Maço erkek sinemada hakimiyetini kaybetti

Türk sinemasında ''erkek olma'' kavramı konusunda değişiklikler yaşandığı, ''filmlerde maço erkek karakterlerinin yanı sıra kendini erkek gibi hissetmeyen erkek karakterlerinin resmedilmeye başlandığı'' bildirildi.

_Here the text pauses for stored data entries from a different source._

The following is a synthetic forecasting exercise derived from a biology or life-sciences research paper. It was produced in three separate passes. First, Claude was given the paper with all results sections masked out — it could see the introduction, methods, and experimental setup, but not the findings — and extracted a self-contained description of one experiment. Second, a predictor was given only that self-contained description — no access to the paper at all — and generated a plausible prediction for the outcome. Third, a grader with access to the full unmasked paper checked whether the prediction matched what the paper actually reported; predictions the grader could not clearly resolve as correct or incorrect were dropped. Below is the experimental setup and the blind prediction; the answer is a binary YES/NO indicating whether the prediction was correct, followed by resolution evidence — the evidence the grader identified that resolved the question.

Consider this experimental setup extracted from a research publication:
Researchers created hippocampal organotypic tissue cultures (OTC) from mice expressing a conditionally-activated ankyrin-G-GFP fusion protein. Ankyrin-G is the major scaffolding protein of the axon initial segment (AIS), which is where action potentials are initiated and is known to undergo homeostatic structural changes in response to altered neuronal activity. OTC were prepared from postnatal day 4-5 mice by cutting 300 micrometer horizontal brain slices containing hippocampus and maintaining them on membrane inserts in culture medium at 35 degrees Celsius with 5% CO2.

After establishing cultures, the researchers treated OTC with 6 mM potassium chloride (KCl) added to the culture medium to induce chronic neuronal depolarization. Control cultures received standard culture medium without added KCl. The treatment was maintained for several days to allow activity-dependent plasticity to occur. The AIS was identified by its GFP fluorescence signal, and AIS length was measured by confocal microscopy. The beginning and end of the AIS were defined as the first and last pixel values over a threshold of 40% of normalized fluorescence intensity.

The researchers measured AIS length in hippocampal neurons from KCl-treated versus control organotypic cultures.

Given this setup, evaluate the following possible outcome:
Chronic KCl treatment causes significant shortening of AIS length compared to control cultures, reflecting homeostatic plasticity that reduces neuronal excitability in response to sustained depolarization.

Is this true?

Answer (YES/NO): NO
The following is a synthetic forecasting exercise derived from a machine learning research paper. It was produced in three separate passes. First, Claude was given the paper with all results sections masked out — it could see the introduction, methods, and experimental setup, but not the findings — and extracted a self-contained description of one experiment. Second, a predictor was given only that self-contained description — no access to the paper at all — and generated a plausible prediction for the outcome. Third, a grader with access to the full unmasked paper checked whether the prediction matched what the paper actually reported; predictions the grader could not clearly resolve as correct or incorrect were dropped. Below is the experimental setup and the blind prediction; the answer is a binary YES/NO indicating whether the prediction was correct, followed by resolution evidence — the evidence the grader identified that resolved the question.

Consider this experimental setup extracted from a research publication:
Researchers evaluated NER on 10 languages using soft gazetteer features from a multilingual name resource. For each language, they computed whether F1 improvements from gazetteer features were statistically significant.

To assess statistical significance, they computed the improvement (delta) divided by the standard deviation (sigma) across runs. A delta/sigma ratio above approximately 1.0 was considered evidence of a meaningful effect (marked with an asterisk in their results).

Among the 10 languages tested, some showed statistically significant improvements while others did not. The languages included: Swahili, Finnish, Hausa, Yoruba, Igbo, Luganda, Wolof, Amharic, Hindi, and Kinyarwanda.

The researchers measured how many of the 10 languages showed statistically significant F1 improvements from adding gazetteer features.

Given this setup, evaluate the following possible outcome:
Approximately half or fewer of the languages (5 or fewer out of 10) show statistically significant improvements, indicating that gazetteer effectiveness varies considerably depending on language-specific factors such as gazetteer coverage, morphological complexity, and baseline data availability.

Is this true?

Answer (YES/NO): YES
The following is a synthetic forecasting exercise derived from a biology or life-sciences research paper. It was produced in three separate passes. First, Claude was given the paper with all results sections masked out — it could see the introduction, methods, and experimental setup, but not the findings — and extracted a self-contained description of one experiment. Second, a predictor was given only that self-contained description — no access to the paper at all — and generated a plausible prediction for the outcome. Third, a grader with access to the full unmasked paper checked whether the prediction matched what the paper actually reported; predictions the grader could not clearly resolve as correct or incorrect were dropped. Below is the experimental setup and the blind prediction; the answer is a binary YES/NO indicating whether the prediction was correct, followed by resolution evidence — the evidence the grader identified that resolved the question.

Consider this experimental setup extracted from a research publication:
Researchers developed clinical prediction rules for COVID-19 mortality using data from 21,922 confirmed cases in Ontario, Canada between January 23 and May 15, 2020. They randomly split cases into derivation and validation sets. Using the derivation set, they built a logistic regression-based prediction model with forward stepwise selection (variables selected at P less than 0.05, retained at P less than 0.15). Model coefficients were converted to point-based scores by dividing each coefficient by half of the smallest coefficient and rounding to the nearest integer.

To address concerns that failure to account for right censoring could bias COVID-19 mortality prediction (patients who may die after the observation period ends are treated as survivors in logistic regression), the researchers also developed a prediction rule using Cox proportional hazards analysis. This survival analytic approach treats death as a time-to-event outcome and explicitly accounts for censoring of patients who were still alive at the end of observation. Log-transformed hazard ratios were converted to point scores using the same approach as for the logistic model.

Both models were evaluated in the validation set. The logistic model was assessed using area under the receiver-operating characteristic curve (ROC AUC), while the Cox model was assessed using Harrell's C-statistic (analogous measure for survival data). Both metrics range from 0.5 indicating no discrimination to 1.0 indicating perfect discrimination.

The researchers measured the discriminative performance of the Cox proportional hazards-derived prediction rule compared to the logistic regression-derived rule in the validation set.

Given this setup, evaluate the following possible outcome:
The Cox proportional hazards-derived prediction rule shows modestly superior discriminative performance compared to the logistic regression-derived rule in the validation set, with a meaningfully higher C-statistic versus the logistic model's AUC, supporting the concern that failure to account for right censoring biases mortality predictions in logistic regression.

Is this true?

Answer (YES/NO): NO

Maço erkek sinemada hakimiyetini kaybetti
Abone Ol google-news
Yayınlanma: 06.01.2010 - 08:44

Ege Üniversitesi (EÜ) İletişim Fakültesi Radyo-Televizyon ve Sinema Bölümü Öğretim Üyesi Doç. Dr. Lale Kabadayı, özellikle Yeşilçam döneminde kalıplaşmış karakter yapılanmaları olduğunu ancak son yıllarda bunda değişiklikler gözlemlendiğini söyledi.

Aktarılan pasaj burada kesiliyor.